TASK INSTRUCTIONS ▸ Across the records below, report how many lines include the word "trap", stating the number alone.

---- MATERIAL PROVIDED

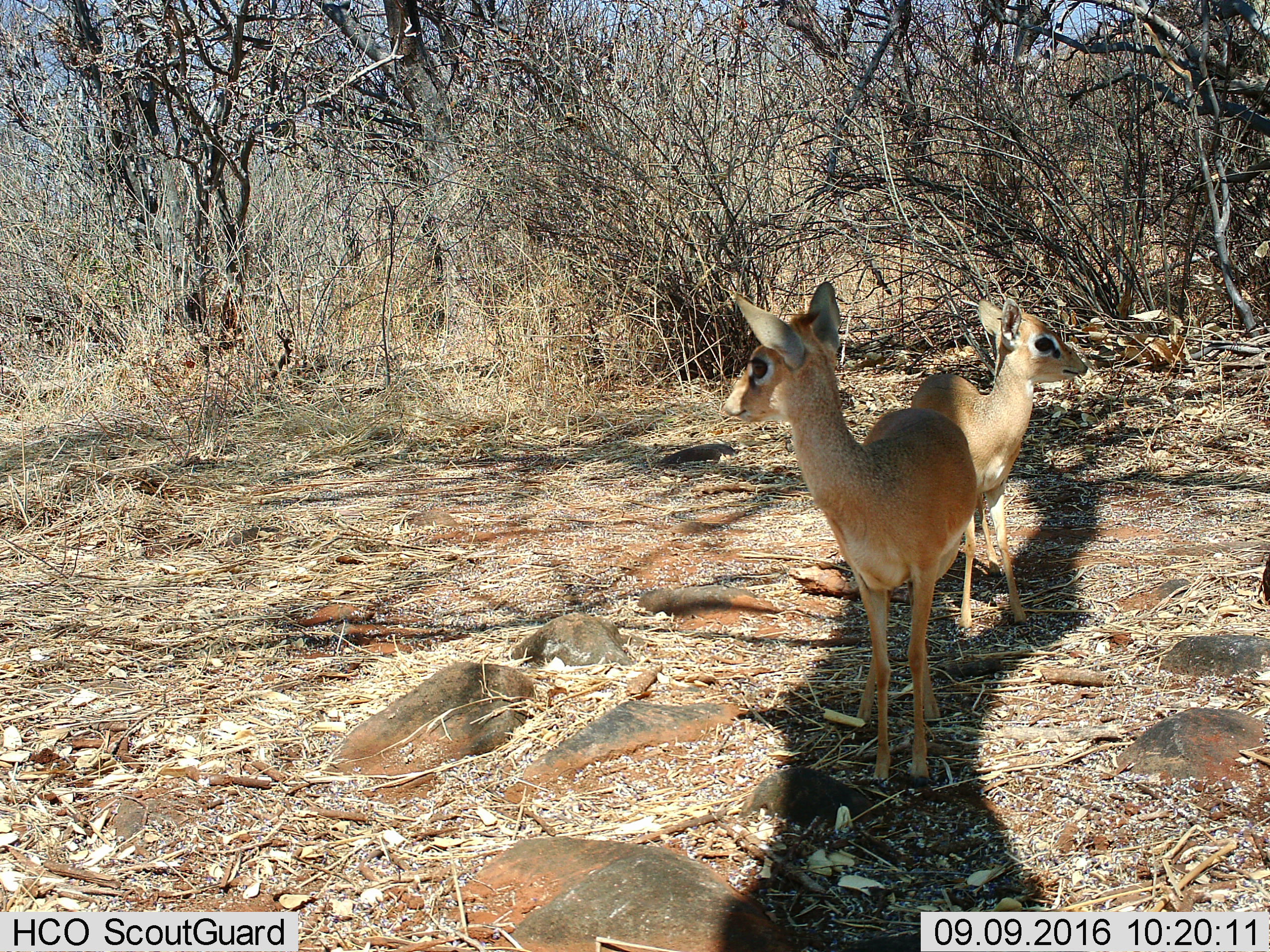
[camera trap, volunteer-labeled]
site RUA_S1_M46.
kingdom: Animalia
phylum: Chordata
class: Mammalia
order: Artiodactyla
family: Bovidae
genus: Madoqua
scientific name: Madoqua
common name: dik-dik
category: dikdik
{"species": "dikdik (dik-dik) (Madoqua)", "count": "2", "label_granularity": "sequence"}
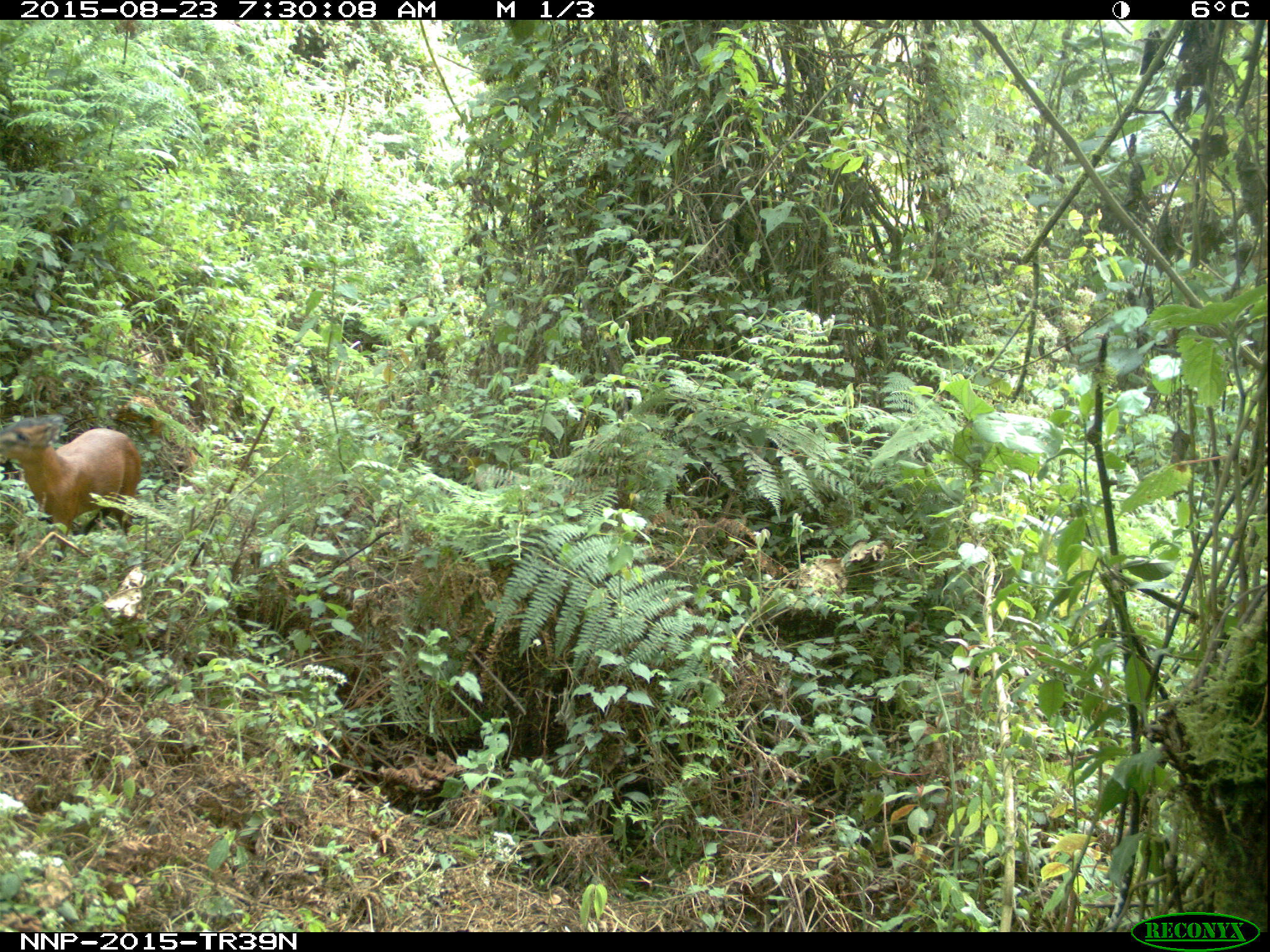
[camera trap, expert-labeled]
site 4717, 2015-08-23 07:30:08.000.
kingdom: Animalia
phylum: Chordata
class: Mammalia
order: Artiodactyla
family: Bovidae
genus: Cephalophus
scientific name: Cephalophus nigrifrons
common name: black-fronted duiker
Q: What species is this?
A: Cephalophus nigrifrons (black-fronted duiker).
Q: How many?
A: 1.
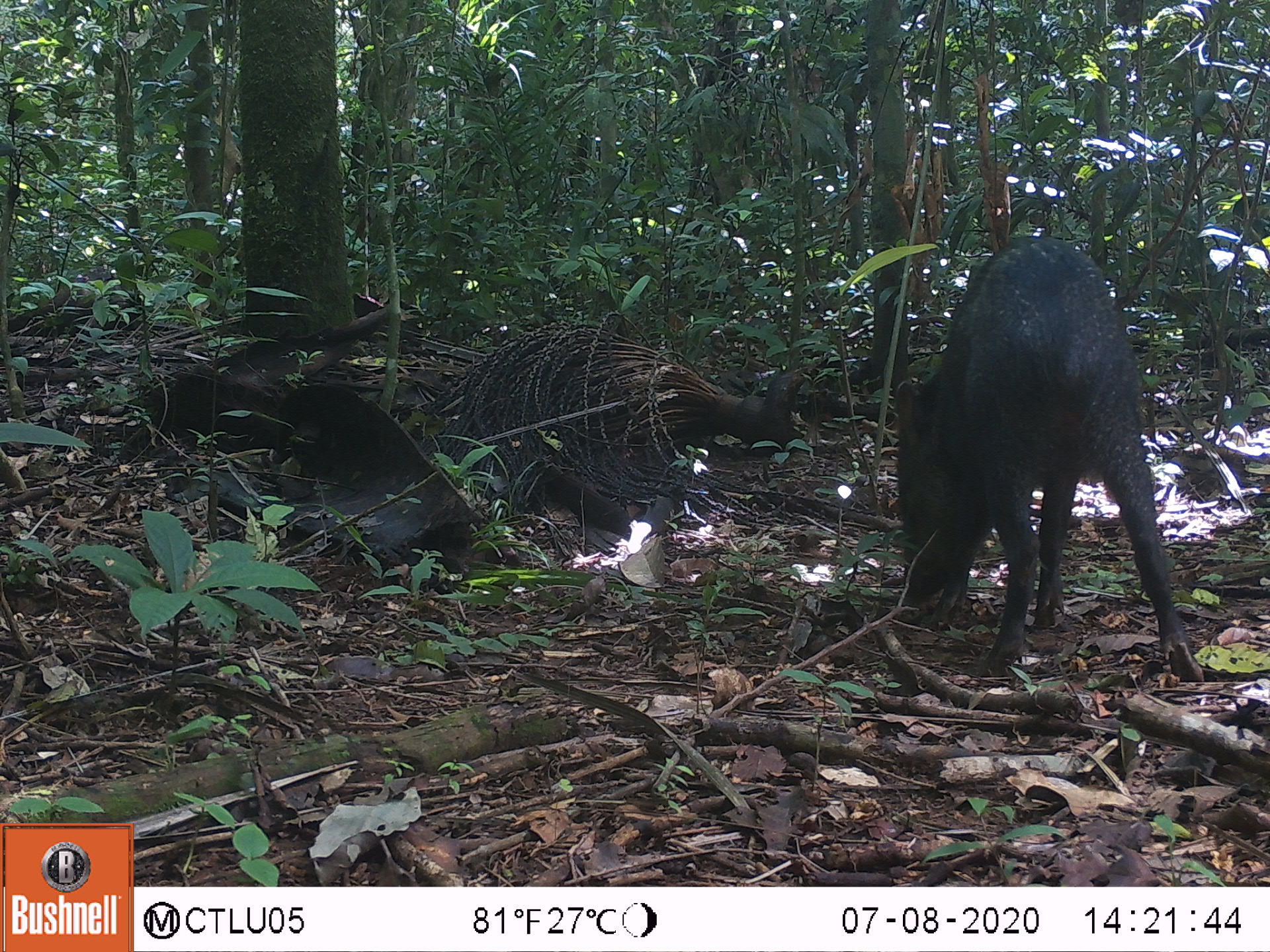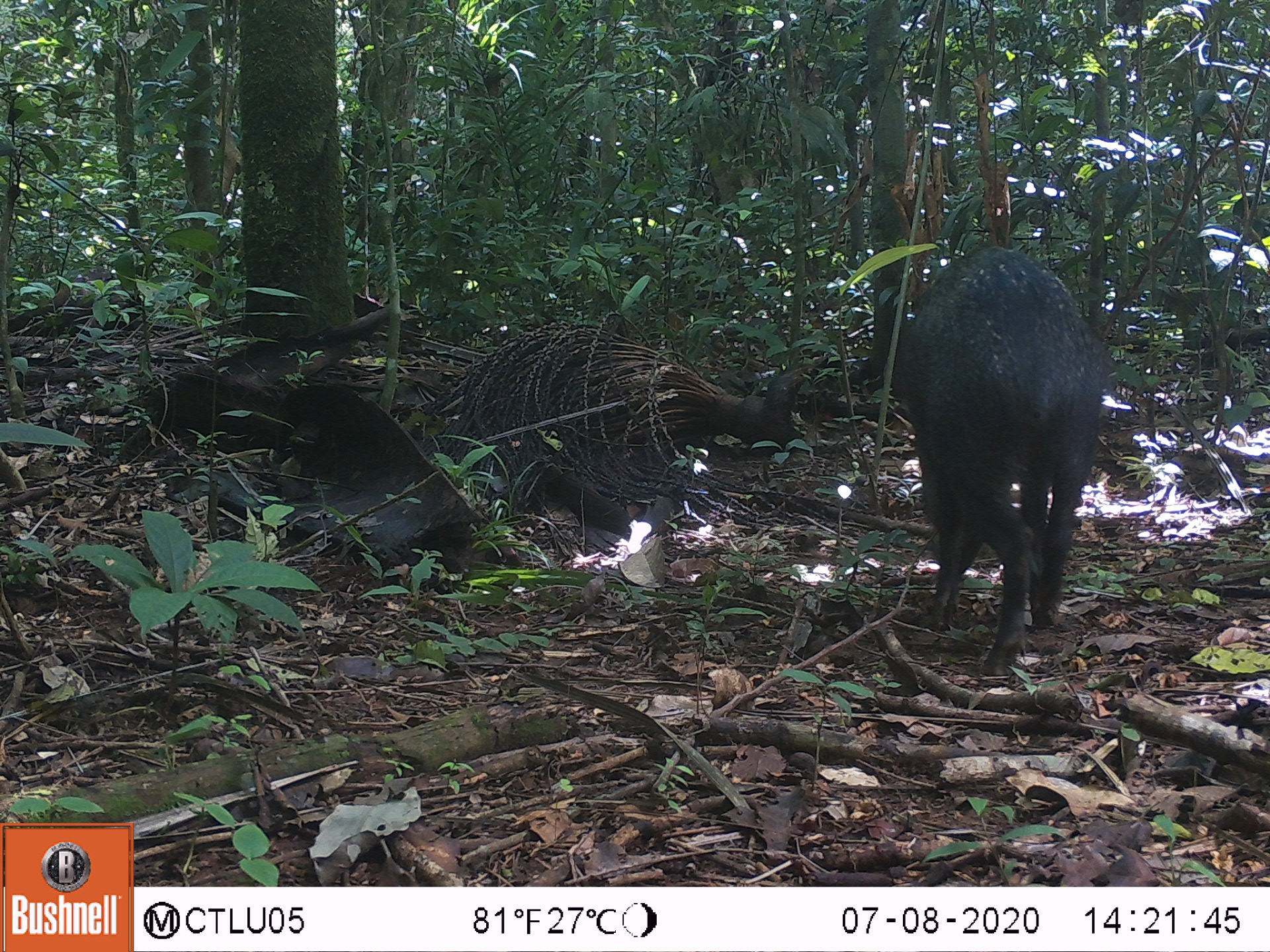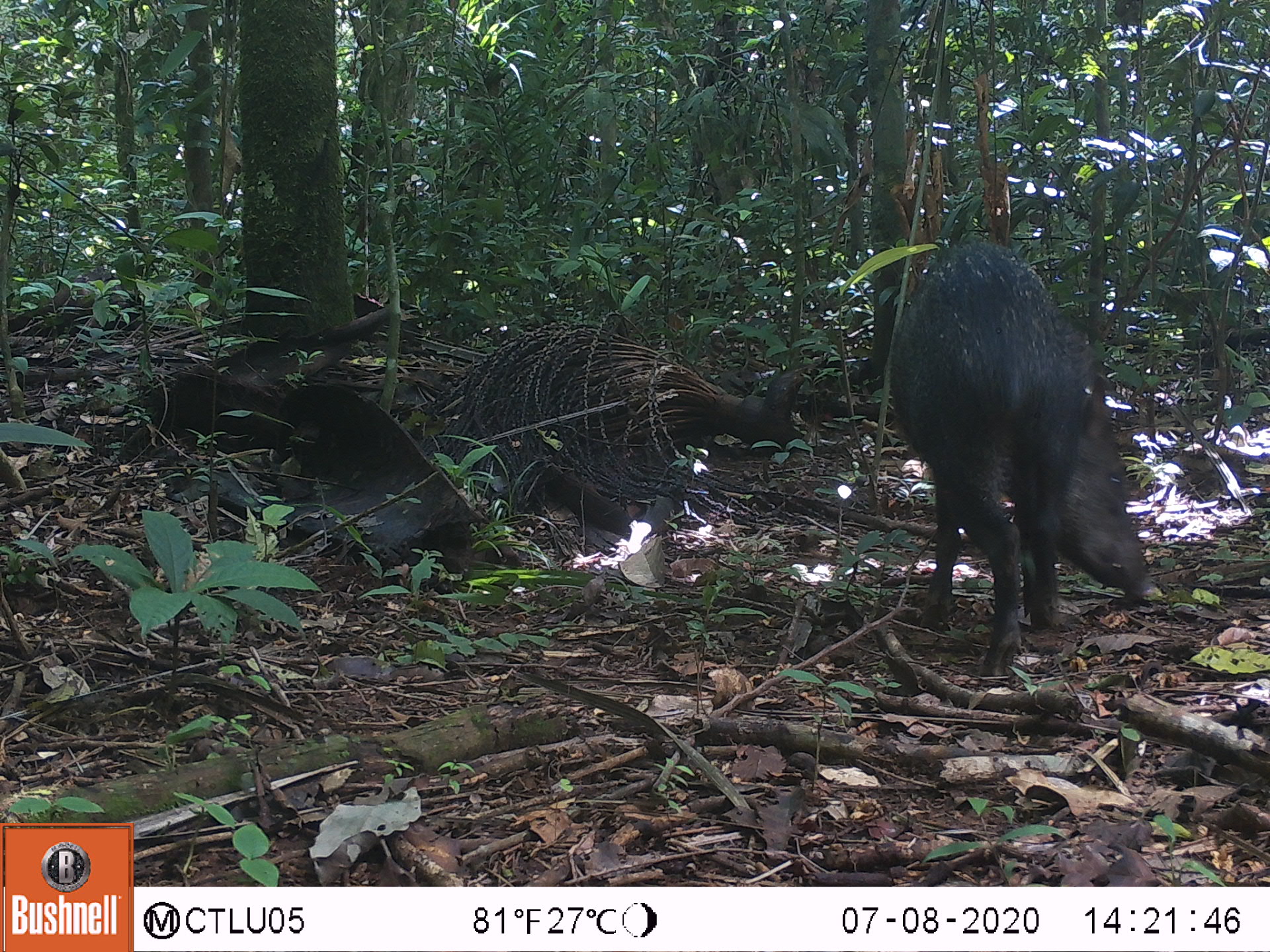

--------

WRITTEN SOLUTION ▸ 2